1. We learn to think relationally,

2. which works instrumentally,

3. but increases our access to pain, and causes misery when applied to our own insides.

4. You cannot rein in this kind of judgment judgmentally,

5. but you can learn to do so mindfully, with resulting broad and deep benefits, especially when it is part of a pattern of values-based action.

What they mean is that our minds relate internal and external stimuli. This is very useful in many ways, but it also results in creating extra pain and misery for ourselves. We can’t get rid of these painful internal experiences as we can get rid of something in the physical environment we don’t like, and trying to do so often creates more pain. We may begin to have judgments about our judgments (e.g., “I shouldn’t feel bad about myself”). Through mindfulness, we can become aware of this process. By mindfully observing our experience, we can move towards what’s important to us, regardless of what our minds might tell us.

The authors acknowledge that their model isn’t the only way to conceptualize mindfulness from a bottom up approach, but they offer it as an example of how it might be done.

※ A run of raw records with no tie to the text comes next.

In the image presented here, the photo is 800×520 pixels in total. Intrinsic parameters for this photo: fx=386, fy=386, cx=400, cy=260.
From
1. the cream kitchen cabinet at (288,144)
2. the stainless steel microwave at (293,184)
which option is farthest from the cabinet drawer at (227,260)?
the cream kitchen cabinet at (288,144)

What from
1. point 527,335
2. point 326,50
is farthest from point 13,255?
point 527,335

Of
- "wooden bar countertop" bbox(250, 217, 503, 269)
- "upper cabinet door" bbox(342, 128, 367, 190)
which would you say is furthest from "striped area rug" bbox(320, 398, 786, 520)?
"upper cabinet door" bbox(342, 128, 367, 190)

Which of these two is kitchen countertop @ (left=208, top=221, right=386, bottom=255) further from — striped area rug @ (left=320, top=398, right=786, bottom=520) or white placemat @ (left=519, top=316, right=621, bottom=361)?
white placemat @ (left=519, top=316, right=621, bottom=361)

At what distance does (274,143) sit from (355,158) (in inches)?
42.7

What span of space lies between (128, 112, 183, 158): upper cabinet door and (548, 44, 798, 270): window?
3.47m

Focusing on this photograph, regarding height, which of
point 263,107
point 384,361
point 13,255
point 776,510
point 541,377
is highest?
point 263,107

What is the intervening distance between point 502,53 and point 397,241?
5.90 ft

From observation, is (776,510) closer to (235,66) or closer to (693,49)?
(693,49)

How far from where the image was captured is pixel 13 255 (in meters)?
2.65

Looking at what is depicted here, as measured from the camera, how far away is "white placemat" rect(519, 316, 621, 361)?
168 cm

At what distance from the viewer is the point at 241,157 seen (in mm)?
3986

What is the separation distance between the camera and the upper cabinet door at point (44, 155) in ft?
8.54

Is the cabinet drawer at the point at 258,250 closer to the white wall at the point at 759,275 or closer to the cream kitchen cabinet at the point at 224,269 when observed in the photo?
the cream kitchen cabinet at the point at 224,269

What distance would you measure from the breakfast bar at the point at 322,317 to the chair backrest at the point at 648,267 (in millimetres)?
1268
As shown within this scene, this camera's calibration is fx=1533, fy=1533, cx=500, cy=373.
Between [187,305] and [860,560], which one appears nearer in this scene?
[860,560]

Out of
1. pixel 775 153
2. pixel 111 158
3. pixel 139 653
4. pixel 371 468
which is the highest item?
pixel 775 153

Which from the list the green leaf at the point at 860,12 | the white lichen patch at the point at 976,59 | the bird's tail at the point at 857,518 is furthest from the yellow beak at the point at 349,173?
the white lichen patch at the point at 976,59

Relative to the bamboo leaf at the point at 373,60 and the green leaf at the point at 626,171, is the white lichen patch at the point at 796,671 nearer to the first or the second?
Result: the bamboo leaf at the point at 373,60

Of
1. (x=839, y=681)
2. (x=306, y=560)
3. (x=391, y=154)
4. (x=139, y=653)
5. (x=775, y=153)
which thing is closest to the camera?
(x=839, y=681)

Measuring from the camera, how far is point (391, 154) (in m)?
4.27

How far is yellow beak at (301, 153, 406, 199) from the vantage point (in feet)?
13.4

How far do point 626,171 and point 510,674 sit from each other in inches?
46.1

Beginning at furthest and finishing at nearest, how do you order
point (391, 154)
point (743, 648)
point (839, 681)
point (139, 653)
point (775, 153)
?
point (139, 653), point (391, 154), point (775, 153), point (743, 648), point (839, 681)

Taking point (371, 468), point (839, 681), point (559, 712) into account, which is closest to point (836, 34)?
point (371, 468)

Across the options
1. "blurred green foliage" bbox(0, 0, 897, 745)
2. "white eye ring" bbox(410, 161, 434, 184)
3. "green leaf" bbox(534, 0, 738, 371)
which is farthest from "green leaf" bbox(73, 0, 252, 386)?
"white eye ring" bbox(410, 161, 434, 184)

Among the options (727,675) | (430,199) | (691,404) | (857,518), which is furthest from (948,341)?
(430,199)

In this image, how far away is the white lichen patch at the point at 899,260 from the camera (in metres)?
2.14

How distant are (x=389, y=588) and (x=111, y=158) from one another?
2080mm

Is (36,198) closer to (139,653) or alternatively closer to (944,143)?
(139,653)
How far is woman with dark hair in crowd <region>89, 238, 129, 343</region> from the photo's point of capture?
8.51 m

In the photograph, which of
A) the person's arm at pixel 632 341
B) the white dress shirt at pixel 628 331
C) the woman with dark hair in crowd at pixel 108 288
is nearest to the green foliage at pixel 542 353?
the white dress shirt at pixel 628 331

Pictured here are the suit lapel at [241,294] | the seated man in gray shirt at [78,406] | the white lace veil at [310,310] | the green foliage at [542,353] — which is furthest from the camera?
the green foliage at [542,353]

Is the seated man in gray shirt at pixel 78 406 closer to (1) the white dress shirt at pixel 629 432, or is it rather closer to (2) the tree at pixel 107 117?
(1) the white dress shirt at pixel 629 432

You can download the full article if you’re a member of, or would like to join, the Association for Contextual Behavioral Science. (For as little as a $1 valued-based due, you can join ACBS and have access to tons for resources.)

The full reference is below:

Hayes, S.C., & Plumb, J. C. (2007). Mindfulness from the bottom up: Providing an inductive framework for mindfulness processes and their application to human suffering. Psychological Inquiry, 18(4), 242-248.